— Entries —
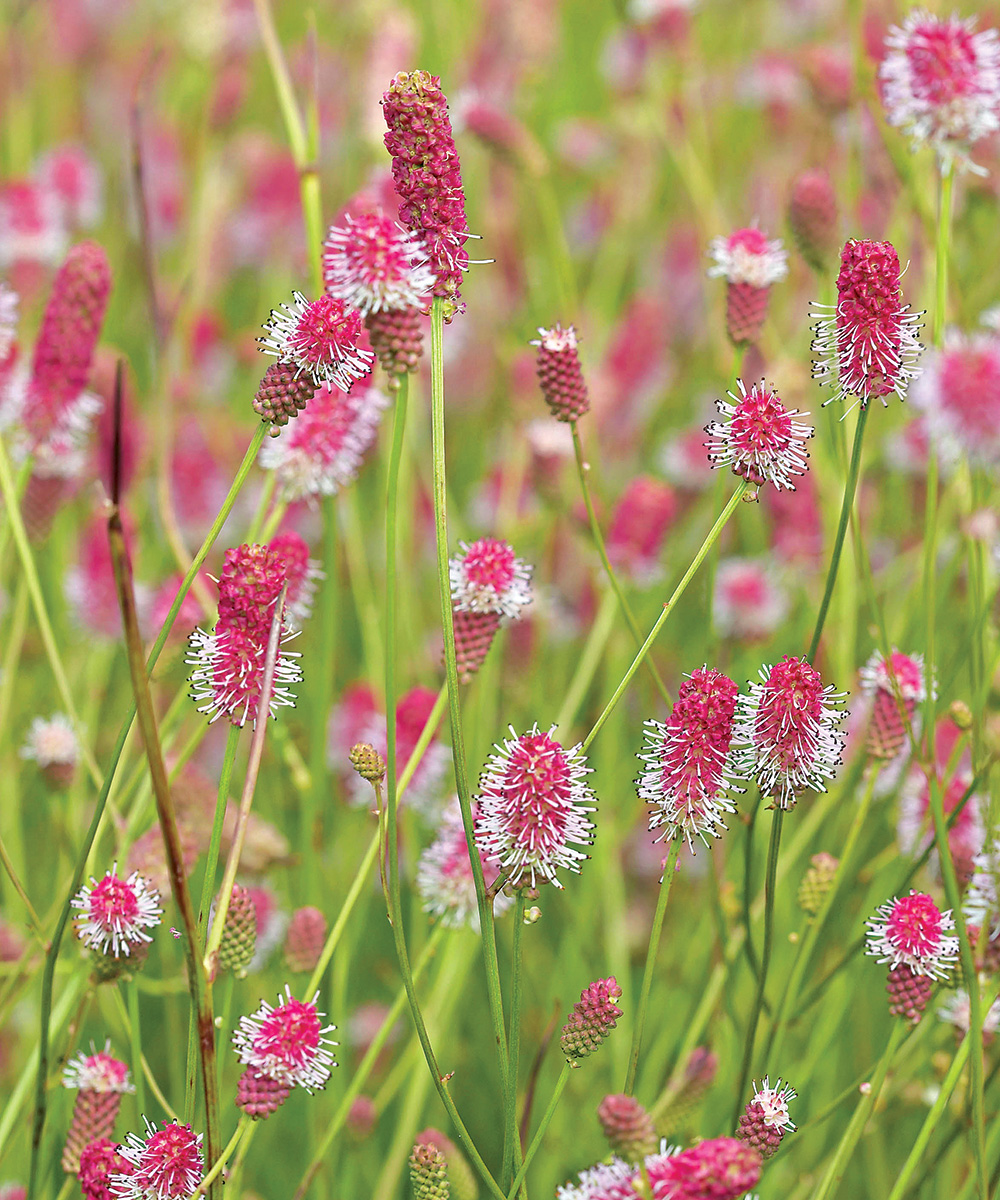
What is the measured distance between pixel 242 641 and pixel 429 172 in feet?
1.05

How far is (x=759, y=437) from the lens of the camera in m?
0.84

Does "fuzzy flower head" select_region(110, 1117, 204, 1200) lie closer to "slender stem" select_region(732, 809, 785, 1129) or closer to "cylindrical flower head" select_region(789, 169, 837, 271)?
"slender stem" select_region(732, 809, 785, 1129)

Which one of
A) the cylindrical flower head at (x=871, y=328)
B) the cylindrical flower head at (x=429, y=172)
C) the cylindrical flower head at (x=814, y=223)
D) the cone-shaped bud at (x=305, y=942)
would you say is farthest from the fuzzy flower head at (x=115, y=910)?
the cylindrical flower head at (x=814, y=223)

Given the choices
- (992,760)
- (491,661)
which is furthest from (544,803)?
(491,661)

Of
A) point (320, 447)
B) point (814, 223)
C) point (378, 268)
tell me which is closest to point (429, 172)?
point (378, 268)

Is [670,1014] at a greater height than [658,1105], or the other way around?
[670,1014]

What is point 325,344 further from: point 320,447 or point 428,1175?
point 428,1175

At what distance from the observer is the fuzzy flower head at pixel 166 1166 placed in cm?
77

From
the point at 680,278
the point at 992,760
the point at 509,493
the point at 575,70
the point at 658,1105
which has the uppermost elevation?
the point at 575,70

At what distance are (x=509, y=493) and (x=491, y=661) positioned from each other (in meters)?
0.50

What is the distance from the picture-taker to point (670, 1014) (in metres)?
1.53

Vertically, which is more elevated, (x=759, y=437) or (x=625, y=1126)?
(x=759, y=437)

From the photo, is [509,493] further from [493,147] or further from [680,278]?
[680,278]

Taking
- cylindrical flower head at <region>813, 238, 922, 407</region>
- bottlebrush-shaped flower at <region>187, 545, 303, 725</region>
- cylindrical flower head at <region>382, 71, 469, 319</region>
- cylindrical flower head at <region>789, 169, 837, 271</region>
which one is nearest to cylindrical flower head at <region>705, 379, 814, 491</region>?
cylindrical flower head at <region>813, 238, 922, 407</region>
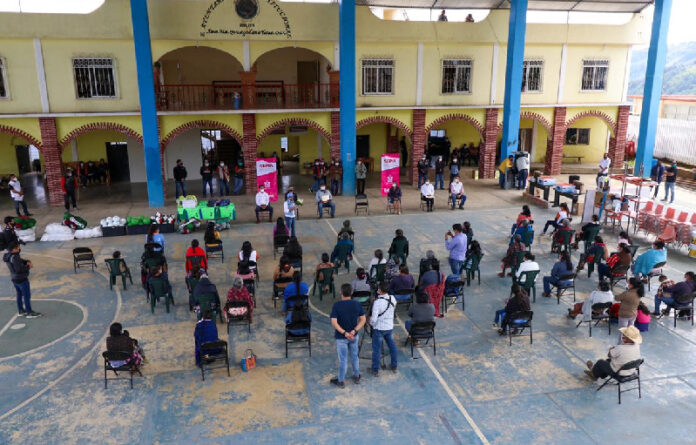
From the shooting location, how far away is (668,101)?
33.2 meters

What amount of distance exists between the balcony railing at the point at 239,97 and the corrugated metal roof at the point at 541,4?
441 cm

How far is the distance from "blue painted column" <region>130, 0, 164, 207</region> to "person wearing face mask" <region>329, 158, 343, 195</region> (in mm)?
6608

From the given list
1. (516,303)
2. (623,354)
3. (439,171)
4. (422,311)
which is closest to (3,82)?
(439,171)

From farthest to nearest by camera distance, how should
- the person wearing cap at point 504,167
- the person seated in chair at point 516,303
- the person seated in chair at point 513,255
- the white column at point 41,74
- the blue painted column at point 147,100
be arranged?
the person wearing cap at point 504,167 < the white column at point 41,74 < the blue painted column at point 147,100 < the person seated in chair at point 513,255 < the person seated in chair at point 516,303

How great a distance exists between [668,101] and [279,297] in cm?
3138

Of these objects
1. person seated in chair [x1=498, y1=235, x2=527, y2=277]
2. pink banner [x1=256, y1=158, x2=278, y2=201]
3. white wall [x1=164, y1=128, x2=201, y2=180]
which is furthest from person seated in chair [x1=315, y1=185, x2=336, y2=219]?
white wall [x1=164, y1=128, x2=201, y2=180]

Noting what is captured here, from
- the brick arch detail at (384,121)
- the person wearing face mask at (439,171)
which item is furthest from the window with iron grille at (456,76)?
the person wearing face mask at (439,171)

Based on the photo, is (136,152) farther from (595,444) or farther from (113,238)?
(595,444)

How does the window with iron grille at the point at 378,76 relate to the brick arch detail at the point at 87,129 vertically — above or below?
above

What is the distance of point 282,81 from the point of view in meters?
26.5

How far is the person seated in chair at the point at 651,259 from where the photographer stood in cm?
1188

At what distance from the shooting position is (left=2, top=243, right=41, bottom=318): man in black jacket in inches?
417

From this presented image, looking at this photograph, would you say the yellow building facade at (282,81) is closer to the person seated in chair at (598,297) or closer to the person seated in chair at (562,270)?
the person seated in chair at (562,270)

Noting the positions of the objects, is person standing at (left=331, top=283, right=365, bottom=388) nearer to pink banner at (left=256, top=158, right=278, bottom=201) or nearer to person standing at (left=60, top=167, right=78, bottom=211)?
pink banner at (left=256, top=158, right=278, bottom=201)
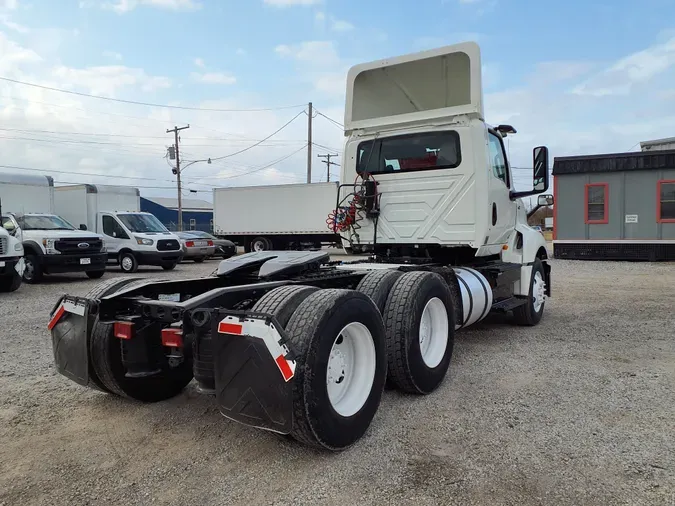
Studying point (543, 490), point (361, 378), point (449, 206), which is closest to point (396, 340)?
point (361, 378)

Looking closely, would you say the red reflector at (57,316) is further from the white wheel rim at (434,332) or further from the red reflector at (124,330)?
the white wheel rim at (434,332)

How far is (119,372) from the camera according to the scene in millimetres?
3789

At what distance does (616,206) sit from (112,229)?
17.4 metres

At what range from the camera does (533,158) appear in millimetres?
6535

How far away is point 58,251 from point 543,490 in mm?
13283

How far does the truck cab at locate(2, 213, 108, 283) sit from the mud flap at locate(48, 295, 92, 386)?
10433 millimetres

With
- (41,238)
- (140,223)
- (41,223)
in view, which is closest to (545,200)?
(41,238)

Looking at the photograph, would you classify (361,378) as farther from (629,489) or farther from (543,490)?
(629,489)

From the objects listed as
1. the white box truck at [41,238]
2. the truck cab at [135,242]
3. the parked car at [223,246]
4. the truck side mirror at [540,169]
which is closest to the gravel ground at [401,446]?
the truck side mirror at [540,169]

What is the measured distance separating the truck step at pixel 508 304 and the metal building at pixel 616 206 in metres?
14.0

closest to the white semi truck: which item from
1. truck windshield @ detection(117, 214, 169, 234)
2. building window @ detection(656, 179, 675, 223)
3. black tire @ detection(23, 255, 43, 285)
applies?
black tire @ detection(23, 255, 43, 285)

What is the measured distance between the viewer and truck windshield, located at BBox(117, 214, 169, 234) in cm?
1700

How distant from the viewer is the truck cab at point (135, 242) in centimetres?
1630

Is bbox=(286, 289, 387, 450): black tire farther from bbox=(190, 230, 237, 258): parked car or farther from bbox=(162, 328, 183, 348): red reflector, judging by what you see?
bbox=(190, 230, 237, 258): parked car
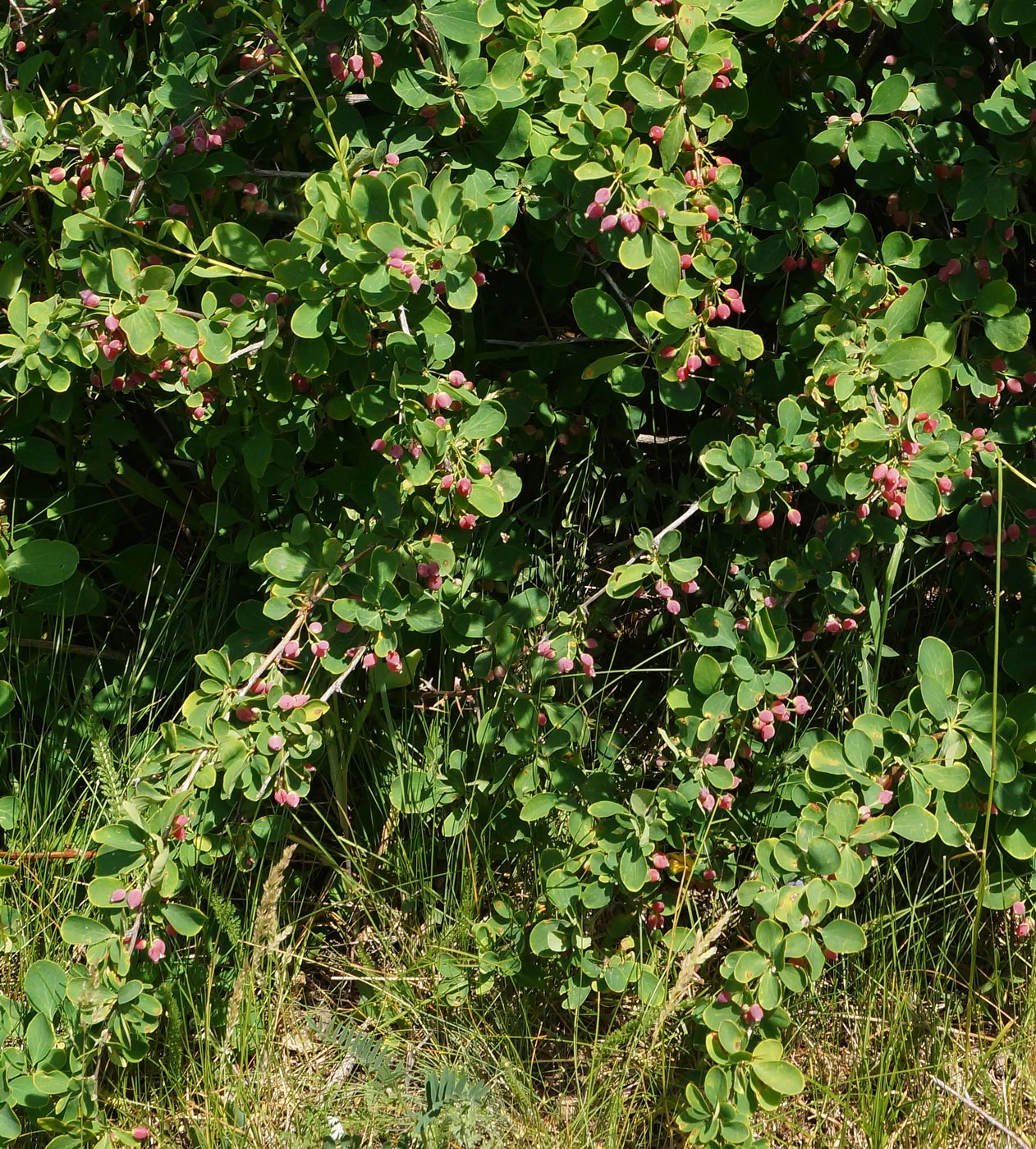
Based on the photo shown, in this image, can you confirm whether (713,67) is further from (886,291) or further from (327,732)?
(327,732)

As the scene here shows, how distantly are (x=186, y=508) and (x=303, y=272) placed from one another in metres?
0.91

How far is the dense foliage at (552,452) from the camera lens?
182 cm

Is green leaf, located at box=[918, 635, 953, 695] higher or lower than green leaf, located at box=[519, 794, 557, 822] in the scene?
higher

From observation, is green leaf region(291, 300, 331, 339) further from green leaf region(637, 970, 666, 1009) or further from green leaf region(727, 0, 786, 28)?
green leaf region(637, 970, 666, 1009)

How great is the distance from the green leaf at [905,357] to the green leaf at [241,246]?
0.99 meters

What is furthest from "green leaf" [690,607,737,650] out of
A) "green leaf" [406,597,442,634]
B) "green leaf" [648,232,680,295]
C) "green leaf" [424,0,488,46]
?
"green leaf" [424,0,488,46]

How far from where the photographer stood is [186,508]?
2520 mm

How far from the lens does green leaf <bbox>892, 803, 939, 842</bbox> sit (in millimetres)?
1827

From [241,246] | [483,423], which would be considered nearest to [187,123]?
[241,246]

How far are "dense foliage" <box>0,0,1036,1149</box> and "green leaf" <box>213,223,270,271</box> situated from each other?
0.04ft

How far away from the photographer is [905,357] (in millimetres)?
1835

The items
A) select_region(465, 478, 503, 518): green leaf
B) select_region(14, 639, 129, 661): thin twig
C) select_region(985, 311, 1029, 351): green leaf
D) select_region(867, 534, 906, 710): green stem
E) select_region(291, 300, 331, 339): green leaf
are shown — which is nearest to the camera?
select_region(291, 300, 331, 339): green leaf

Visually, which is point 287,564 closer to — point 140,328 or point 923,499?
point 140,328

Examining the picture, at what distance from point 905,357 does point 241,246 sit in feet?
3.50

— Task to carry out —
Quote in full each line of the listing above that contains the string "nearest".

— Response —
which one is nearest to cylindrical flower head at <region>705, 379, 814, 491</region>?
From farthest to nearest by camera distance, how should
From [241,246] | [483,423], which would be considered nearest to [187,123]?
are shown — which is nearest to the camera?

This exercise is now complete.